Residents and Kraft’s office are trying to come up with some solutions.
May says that he and his neighbors are trying to get the Portugal St. alley gated. The gates would be placed at Portugal and Griffin streets and at Portugal and Regester streets.
“The gates have successfully deterred vagrancy in areas where they have been installed,” he says.
And Kraft’s Broadway Corridor group continues to meet, and its crime and vagrancy committee (which meets Oct. 1 at 6 p.m. at the Polish Home Club), is working on establishing a Nuisance Offenders Community Database.
“We are still seeking input from the community on what would be the most useful format. Our hope is that community members would be able to use this tool to track repeat offenders and observances along South Broadway. We have considered using NextDoor or a Google Docs to compile this information,” says Shannon Dawkins Wrenn, Kraft’s community aide. “We [are] hopeful this kind of record would create pressure on individuals in the neighborhood to seek help or face the consequences.”

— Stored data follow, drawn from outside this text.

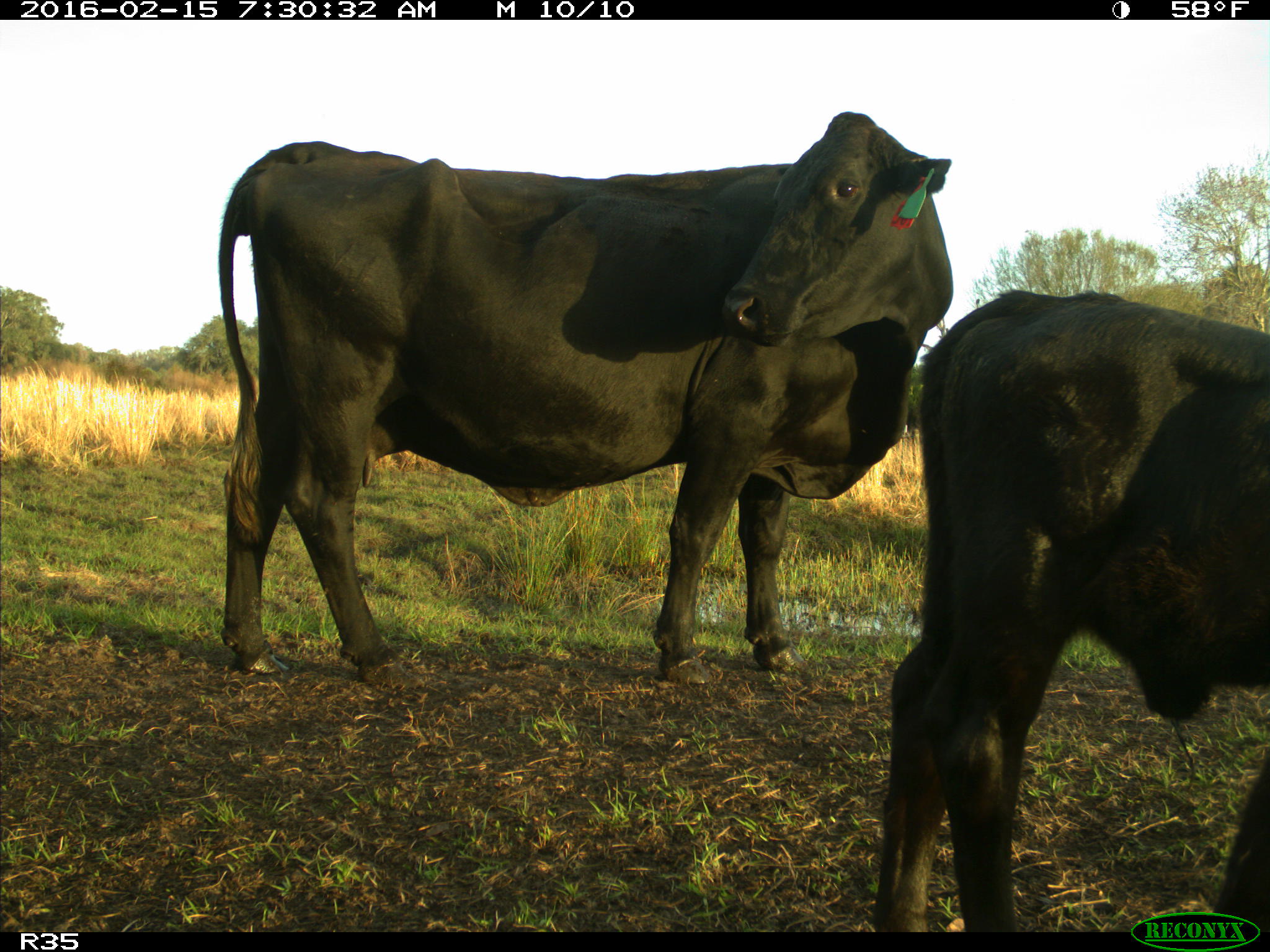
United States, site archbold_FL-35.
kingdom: Animalia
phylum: Chordata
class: Mammalia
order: Artiodactyla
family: Bovidae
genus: Bos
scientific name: Bos taurus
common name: domestic cow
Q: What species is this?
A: Bos taurus (domestic cow).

Wrenn adds that the Baltimore City State’s Attorney’s Office will be sending a representative to the next Broadway Corridor crime and vagrancy committee meeting.
In the meantime, Marcinko fears his neighbors are simply tired of calling on the city for help and are losing hope.
“I mean, we’re talking about three or four blocks along Broadway and a handful of vagrants—less than 20 people. Many of them are not actually homeless. They have alcohol problems. Why can’t we get a drunk tank? You wouldn’t see this happening at the Inner Harbor, would you?” Marcinko says.
“I love this neighborhood, but it could be so much better.”